EXTRAIT DU DOCUMENT:
▼
III. Les politiques du patrimoine depuis les années 1960
La seconde moitié du xxe siècle rompt avec la précédente, en adoptant une politique d'action patrimoniale moins hiérarchisée, pyramidale et centralisée. Les années 1960 sont marquées par l'action du ministre de la Culture André Malraux. Deux lois programmes, en 1962 et 1967, permettent la restauration des fleurons du patrimoine architectural et historique français, comme Versailles, le Louvre, les Invalides, etc., grâce à de vastes chantiers de restauration. En 1963, le ministère lance une immense campagne de ravalement des principaux monuments parisiens, noircis par la pollution. Cette période est aussi marquée par la création de l'Inventaire général des monuments et des richesses artistiques de la France qui se donne une vaste mission de repérage des monuments et de planification des chantiers de restauration. Une responsabilité plus grande est donnée pour ce faire aux régions. Sous Malraux, le ministère valorise énormément le patrimoine historique ancien et exceptionnel. En parallèle, le premier parc national français est créé en 1963 dans la Vanoise : le patrimoine naturel devient une préoccupation nationale. Créés en 1967, les parcs naturels régionaux (PNR) offrent une vision plus large du patrimoine.
▲
DONNÉES FOURNIES:
▼
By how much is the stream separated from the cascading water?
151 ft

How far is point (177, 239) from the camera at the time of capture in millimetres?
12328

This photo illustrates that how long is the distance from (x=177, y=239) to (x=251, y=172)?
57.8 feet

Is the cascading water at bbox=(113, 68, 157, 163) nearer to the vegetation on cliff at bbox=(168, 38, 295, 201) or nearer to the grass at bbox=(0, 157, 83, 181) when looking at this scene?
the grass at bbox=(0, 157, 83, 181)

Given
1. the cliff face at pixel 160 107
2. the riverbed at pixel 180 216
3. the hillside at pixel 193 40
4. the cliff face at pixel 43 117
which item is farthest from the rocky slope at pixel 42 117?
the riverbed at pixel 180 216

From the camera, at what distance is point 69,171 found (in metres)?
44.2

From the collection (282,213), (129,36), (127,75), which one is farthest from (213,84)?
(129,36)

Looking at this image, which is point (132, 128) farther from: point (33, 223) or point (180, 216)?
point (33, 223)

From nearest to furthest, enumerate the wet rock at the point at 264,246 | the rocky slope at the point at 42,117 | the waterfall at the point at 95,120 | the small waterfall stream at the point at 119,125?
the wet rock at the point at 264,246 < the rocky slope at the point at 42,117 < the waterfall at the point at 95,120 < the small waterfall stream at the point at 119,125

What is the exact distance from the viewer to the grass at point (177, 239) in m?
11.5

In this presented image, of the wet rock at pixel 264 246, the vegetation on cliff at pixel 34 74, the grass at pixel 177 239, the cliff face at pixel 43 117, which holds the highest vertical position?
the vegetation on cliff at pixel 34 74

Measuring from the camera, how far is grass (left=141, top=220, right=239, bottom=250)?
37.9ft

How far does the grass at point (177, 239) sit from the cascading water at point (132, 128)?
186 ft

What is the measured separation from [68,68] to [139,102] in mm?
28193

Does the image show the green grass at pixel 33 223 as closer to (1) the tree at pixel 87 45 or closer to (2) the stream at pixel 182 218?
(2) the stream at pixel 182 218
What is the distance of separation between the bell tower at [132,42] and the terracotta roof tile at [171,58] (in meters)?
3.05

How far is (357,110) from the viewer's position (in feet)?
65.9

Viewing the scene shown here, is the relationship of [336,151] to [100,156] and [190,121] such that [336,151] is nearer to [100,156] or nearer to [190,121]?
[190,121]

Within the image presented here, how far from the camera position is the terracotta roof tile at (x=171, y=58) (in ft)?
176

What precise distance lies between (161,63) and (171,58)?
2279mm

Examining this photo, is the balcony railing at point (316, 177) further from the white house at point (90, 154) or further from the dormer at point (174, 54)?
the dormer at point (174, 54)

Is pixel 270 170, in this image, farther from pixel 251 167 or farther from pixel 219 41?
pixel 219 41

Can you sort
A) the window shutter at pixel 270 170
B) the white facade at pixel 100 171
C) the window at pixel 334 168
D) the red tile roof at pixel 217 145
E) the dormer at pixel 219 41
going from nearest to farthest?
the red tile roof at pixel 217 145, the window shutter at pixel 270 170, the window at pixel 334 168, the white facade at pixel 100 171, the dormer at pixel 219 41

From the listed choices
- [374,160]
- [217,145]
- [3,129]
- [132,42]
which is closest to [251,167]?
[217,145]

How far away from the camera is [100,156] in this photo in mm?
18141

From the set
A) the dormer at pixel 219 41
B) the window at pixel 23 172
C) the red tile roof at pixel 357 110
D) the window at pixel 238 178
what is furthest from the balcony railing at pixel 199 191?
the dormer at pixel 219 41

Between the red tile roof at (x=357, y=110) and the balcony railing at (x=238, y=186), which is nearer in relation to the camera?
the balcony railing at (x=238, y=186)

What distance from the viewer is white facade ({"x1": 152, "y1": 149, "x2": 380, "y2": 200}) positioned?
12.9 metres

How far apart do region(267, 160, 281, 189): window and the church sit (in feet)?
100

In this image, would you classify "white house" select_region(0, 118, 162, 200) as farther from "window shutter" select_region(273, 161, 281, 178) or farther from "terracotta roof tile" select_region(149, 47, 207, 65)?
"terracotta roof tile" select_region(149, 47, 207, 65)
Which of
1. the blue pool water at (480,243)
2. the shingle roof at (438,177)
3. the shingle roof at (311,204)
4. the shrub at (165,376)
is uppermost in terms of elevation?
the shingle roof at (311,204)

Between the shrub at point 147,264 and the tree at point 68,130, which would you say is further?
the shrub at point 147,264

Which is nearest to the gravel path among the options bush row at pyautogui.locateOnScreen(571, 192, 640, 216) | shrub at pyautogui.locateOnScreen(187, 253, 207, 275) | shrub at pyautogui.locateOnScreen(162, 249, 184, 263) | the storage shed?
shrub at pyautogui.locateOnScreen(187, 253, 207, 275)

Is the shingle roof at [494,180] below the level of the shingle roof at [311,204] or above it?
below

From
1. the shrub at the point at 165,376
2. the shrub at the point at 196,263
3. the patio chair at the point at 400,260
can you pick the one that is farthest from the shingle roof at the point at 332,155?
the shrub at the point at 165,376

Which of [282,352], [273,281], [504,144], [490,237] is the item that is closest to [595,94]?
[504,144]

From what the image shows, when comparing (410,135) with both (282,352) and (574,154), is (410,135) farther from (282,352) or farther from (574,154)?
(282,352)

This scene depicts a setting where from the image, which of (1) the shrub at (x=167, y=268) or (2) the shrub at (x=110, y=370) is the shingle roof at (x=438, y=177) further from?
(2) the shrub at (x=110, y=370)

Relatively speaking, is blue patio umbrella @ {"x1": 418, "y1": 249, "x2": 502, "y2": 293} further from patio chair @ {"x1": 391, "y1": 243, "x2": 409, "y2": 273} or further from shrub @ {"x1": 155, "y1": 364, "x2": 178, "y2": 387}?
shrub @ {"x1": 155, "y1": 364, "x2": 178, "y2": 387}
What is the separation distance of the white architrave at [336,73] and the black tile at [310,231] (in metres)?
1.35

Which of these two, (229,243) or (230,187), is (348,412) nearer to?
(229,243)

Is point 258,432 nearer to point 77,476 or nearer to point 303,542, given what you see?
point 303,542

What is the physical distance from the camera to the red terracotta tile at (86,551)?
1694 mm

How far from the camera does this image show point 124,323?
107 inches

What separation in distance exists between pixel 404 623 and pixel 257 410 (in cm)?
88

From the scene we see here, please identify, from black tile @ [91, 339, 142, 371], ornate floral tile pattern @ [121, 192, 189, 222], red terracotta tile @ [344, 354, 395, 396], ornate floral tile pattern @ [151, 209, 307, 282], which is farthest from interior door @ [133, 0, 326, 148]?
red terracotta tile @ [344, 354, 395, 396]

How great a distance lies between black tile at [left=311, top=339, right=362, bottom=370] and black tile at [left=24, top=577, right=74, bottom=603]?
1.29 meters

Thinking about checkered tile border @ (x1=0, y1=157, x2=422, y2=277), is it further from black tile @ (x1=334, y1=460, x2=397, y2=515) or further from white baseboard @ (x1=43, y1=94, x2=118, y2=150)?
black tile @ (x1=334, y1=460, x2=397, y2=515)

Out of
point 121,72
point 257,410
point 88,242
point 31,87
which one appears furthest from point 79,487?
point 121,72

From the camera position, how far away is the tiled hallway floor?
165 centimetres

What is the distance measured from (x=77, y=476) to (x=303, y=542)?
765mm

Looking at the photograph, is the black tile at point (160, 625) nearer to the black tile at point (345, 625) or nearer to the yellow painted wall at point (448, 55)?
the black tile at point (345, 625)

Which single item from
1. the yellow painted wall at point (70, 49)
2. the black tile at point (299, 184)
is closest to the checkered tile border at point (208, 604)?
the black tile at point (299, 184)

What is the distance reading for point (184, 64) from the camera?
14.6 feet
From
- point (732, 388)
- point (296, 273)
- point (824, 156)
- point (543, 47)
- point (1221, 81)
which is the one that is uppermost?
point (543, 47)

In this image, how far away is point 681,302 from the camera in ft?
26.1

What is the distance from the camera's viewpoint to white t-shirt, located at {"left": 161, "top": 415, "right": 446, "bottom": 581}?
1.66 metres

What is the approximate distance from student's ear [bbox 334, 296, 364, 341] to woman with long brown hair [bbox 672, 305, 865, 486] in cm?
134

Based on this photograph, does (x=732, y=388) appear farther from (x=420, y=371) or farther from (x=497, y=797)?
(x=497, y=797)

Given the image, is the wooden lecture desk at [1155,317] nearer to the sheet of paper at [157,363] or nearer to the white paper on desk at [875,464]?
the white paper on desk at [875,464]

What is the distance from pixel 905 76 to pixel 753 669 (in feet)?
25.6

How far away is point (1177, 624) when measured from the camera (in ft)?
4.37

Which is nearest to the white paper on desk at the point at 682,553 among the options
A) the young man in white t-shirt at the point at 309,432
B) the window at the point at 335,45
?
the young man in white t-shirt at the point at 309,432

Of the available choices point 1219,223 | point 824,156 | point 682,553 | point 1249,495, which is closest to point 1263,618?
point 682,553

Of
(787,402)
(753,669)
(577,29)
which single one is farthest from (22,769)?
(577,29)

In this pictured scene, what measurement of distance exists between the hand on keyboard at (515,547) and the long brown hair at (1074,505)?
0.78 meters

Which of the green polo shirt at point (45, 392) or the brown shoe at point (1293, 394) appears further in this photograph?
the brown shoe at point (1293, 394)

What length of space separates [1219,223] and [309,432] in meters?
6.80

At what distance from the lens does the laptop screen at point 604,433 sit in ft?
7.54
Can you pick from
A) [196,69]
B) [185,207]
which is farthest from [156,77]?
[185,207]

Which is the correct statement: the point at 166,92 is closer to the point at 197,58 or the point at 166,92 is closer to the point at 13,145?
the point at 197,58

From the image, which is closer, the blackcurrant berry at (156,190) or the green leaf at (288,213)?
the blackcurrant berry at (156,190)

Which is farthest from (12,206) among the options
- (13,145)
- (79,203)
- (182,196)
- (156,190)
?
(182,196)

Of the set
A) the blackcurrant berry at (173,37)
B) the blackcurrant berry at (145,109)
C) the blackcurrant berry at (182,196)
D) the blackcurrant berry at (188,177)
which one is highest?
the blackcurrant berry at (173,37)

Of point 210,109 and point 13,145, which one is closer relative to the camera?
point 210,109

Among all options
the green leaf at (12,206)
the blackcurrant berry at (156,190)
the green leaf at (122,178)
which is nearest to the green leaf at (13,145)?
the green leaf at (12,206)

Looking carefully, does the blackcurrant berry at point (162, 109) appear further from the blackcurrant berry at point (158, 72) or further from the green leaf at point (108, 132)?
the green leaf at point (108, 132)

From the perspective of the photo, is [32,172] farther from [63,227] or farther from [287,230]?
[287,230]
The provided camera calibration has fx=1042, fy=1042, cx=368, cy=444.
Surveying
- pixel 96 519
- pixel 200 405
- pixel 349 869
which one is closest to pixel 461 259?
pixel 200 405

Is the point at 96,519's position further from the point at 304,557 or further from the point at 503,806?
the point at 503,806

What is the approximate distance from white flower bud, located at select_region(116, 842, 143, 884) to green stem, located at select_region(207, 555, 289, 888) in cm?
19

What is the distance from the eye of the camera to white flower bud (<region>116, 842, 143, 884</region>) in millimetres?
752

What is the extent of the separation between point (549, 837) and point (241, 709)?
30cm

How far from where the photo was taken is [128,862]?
▲
TRAVAIL DEMANDÉ:
A. Énumérez les monuments que l'extrait sur les politiques du patrimoine cite comme fleurons du patrimoine architectural et historique français.
B. Dans les enregistrements, recopiez mot pour mot les lignes en partant de celle qui contient "What separation in" et en allant jusqu'à celle qui contient "1.29 meters", ces deux lignes comprises.

RÉPONSES FOURNIES:
A. Versailles, le Louvre, les Invalides

B.
What separation in distance exists between pixel 404 623 and pixel 257 410 (in cm)?
88

From the scene we see here, please identify, from black tile @ [91, 339, 142, 371], ornate floral tile pattern @ [121, 192, 189, 222], red terracotta tile @ [344, 354, 395, 396], ornate floral tile pattern @ [151, 209, 307, 282], which is farthest from interior door @ [133, 0, 326, 148]?
red terracotta tile @ [344, 354, 395, 396]

How great a distance lies between black tile at [left=311, top=339, right=362, bottom=370] and black tile at [left=24, top=577, right=74, bottom=603]?
1.29 meters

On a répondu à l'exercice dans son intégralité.